La RAE define perdón como:
Remisión de la pena merecida, de una ofensa recibida o de alguna deuda u obligación pendiente.
Indulgencia, compasión o clemencia.
Este verbo latino se compone de:
per- → intensificador (totalmente, por completo)
dōnāre → donar, regalar, dar gratuitamente
El perdón es uno de los actos más elementales en el desarrollo espiritual y es uno de los conceptos más subvalorado y mal utilizado, quizá hasta mal entendido. Primero te explico lo que NO es perdonar, este es un verbo que no significa olvidar o ignorar un hecho, no es sinónimo de no tener sentimientos negativos ocasionados mayormente por la ofensa de una persona hacia nosotros. Ahora, hay que reconocer que el perdón siempre debe ser la consecuencia de una acción negativa, es decir, no hay perdón sin una falta, sino no habrá nada que perdonar, entonces, el perdón nace siempre del corazón y del amor, perdonar es aceptar esa falta y decir: esto no afecta nuestra relación porque no te guardo rencor, esto no anula que te hayan hecho sentir enojado, triste, humillado, decepcionado, etc., pero como amas más a esa persona, estas dispuesto a renunciar a eso que te dice tu mente sobre rescatar tu ego; aunque tu elección no sea continuar con esa persona o esa situación, esa relación, etc., sabes que perdonaste cuando realmente sueltas la situación, y sabes que soltaste la situación porque no te causa ningún sentimiento de odio o rencor en tus sentimientos al recordar o al mencionar lo que paso, claro que recuerdas lo que paso y lo que sentiste pero eso no te detiene, tu avanzas y no tienes problema en volver a ver a esa persona.
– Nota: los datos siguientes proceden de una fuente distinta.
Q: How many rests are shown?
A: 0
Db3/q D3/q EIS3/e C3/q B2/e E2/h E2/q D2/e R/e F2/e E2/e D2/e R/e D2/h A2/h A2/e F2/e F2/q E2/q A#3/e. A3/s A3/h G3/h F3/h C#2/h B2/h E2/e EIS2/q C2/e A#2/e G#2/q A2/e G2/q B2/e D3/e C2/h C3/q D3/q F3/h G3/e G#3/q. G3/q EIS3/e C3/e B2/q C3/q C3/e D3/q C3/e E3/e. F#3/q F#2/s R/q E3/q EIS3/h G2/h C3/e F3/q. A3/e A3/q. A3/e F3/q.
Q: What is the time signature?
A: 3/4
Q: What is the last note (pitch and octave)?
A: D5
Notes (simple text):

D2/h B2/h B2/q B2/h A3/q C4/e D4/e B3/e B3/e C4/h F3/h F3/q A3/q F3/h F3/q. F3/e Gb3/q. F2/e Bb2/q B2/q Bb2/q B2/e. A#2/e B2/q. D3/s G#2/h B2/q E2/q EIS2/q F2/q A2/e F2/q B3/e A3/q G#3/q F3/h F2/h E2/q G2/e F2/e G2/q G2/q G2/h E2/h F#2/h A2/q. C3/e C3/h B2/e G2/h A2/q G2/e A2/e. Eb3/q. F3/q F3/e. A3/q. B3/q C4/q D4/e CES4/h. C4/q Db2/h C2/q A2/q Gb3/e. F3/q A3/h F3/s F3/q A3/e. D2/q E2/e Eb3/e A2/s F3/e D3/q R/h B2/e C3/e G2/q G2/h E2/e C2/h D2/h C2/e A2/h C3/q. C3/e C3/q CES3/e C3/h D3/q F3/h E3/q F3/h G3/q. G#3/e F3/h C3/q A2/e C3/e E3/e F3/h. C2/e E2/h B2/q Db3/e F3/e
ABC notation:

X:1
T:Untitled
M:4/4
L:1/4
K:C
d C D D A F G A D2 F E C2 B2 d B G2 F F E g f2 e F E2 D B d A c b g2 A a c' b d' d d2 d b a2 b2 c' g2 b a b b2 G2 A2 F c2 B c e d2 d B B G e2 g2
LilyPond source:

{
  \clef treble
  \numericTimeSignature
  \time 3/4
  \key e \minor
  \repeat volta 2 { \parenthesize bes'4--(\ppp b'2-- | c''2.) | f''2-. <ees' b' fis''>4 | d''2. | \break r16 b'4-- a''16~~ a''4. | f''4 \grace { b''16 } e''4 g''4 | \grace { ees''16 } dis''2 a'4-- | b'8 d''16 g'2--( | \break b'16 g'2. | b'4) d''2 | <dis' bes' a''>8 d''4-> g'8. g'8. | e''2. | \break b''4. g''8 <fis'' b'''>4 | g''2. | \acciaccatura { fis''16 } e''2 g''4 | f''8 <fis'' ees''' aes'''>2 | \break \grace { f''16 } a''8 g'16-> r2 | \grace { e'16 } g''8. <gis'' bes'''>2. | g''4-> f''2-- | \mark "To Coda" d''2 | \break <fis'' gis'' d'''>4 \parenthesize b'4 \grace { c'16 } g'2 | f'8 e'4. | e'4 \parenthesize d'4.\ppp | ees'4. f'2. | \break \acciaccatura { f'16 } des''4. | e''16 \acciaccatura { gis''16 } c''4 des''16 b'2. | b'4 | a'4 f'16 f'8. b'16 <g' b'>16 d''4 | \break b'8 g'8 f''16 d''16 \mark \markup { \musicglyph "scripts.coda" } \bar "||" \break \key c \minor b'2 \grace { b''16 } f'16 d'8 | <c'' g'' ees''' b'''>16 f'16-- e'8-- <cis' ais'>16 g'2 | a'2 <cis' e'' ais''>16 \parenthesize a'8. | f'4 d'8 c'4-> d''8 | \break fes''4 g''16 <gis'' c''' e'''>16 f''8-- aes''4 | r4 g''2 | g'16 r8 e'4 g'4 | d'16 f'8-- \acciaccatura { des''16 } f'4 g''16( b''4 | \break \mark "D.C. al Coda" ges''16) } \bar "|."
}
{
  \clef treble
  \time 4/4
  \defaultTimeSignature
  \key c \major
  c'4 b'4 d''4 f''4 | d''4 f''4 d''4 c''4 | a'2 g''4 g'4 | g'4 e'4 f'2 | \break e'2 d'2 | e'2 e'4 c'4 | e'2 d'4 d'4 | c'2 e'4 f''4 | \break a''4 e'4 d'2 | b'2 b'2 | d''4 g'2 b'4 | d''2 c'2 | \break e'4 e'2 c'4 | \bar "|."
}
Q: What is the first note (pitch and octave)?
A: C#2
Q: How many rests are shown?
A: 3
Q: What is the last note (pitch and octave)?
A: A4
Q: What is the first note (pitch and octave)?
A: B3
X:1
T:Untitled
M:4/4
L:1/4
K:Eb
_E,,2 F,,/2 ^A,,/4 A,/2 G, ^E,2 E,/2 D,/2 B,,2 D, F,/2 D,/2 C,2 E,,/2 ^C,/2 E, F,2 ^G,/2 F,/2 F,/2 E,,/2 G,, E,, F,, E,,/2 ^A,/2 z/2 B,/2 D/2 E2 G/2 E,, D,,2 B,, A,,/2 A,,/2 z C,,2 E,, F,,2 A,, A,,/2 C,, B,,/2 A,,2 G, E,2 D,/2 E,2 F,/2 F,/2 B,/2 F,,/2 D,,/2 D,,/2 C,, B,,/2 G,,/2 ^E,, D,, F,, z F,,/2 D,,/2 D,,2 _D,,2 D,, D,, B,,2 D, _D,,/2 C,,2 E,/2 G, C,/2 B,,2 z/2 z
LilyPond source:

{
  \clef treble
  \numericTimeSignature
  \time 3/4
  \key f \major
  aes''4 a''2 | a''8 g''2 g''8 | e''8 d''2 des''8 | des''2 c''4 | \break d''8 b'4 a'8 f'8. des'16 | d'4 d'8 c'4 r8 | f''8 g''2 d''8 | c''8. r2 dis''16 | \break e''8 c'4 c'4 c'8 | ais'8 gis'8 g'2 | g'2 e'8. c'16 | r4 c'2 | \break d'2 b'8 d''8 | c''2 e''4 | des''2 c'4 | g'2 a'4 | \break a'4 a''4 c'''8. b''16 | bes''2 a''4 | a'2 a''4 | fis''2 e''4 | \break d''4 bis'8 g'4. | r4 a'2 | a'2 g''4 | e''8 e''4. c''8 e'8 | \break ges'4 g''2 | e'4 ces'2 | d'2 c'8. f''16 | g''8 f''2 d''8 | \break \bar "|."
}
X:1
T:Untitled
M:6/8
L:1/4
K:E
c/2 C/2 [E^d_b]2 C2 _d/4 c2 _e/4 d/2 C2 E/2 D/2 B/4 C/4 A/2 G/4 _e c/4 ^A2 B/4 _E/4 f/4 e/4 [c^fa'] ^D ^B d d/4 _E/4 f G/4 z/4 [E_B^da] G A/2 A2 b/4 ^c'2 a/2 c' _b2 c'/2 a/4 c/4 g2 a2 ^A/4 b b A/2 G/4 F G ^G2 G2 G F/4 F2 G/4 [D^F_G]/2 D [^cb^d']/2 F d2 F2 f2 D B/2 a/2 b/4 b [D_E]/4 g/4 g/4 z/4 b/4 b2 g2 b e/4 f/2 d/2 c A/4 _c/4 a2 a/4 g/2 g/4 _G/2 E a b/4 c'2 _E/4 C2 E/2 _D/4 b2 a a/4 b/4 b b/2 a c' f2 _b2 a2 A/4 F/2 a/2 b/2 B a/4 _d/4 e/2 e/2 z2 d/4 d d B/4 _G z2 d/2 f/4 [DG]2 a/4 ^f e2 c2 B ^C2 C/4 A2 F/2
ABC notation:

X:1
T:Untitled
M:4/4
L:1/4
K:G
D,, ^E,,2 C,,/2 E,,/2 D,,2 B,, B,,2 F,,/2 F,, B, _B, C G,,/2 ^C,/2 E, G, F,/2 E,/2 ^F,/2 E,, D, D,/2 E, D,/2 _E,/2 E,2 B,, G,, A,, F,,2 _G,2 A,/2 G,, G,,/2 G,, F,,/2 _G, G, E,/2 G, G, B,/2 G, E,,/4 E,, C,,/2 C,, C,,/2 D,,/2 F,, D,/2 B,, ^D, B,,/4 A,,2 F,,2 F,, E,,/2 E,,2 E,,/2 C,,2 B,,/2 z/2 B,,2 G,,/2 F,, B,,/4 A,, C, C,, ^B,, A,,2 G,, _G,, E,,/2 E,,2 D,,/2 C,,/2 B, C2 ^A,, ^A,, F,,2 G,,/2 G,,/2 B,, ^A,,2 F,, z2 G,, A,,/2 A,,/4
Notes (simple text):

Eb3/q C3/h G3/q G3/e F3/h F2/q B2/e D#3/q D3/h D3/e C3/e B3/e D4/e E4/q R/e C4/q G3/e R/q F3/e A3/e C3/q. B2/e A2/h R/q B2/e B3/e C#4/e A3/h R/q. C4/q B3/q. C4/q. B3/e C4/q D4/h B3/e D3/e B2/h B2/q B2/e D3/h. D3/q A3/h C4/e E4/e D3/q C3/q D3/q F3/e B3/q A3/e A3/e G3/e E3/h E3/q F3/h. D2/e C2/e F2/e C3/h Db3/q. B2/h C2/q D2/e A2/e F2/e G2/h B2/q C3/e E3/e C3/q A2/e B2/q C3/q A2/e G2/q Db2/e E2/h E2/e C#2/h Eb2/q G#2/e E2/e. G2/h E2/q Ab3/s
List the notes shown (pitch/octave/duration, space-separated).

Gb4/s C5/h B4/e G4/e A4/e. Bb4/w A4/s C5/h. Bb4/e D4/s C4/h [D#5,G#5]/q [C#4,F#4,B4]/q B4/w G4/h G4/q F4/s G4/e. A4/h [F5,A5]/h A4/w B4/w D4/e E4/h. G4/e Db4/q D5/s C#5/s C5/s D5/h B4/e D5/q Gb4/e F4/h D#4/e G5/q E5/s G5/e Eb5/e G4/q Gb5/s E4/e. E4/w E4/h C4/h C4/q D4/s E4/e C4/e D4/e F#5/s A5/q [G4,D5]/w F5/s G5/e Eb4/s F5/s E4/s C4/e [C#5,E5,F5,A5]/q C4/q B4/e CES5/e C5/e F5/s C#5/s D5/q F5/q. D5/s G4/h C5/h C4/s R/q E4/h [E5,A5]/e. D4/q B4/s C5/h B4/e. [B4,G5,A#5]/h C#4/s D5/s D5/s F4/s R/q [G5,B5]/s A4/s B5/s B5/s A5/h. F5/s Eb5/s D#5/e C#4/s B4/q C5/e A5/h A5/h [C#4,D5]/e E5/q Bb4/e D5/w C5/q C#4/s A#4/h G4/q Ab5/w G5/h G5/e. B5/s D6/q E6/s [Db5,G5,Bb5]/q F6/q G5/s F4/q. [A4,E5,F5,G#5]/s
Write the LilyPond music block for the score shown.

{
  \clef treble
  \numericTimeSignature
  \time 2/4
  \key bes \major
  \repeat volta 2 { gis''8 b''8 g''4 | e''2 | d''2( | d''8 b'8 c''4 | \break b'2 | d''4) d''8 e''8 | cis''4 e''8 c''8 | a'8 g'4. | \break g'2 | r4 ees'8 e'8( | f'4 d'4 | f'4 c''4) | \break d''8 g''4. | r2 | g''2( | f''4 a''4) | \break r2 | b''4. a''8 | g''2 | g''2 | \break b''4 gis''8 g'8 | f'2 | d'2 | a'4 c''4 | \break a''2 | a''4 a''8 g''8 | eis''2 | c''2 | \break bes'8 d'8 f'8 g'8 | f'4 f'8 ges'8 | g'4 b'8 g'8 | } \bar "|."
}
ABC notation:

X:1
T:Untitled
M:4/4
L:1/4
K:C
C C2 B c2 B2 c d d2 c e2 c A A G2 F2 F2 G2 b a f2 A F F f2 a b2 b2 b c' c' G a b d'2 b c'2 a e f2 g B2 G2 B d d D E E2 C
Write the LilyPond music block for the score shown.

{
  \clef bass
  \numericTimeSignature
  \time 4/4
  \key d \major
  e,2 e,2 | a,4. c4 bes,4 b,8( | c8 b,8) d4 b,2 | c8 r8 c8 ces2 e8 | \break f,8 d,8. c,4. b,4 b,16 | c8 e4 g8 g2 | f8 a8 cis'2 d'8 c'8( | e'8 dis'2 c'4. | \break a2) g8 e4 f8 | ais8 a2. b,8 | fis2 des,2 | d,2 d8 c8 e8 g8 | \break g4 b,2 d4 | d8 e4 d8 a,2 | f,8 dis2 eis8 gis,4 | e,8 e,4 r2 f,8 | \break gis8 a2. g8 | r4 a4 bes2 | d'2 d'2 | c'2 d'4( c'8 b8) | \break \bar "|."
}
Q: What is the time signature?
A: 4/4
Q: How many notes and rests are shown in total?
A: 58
Cuando decimos que es uno de los actos más importantes en el avance espiritual es porque en la vida venimos a aprender a perdonar, claro que sí, es uno de los temas que debes anotar como prioridad, perdonar es algo tan humano e histórico de la vida diaria, siempre que hay una situación difícil de dolor, hay algo que debemos perdonar, se nos ha mencionado antes sobre perdonar a nuestros prójimos, sobre cuantas veces hay que perdonar, sabemos que si perdonamos se nos perdonaran también nuestras ofensas y que si nos hieren en la mejilla izquierda debemos poner la derecha. Todo esto nos indica un camino de redención porque el perdón es evolución, es avance, es parte del camino, créeme que vas a tener que perdonar un montón de veces porque tú no decides quien te hará daño, mucha gente lo hará a propósito, pero otras personas no lo harán con intención y en ambas ocasiones el perdón debe ser desde el corazón.
Siempre relacionamos perdonar en un acto entre dos personas porque usualmente lo es, tu y tus padres, hermanos, amigos, conocidos o extraños; pero algo que es ciertamente correcto es que más de una vez vas a tener que perdonarte a ti mismo, y este será tu acto más empático que sirve como espejo, es decir, vas a sentir lo que es fallarle a alguien, ofender a alguien, no respetar sus límites, ofenderlo o simplemente no cuidarlo, y pedir perdón es difícil, ahora el hacerlo hacia nosotros mismos aunque parezco algo irónico, es una de las situaciones más difíciles de los seres humanos, se necesita humildad para voltear al espejo y pedirnos perdón, por las faltas que hemos hecho hacia nosotros mismo. Es natural fallar, lo harás innumerables veces en tu camino porque como lo hemos mencionado en otras partes, a eso vienes, si fueras perfecto no estarás en este cuerpo, en este mundo ni en esta vida, pero la lección principal que debes practicar NO ES NO FALLAR SINO APRENDER A PERDONAR, es más fácil aprender de un error y no hacerlo más que reconocer un error y pedir perdón por ello, ambas acciones requieren de valor y humildad, jamás del ego.
Hoy decide perdonar y perdonarte, la perfección del perdón solo se logra con la práctica.
Ariana Gonzalez
“Perdónanos nuestras deudas, como también nosotros perdonamos.”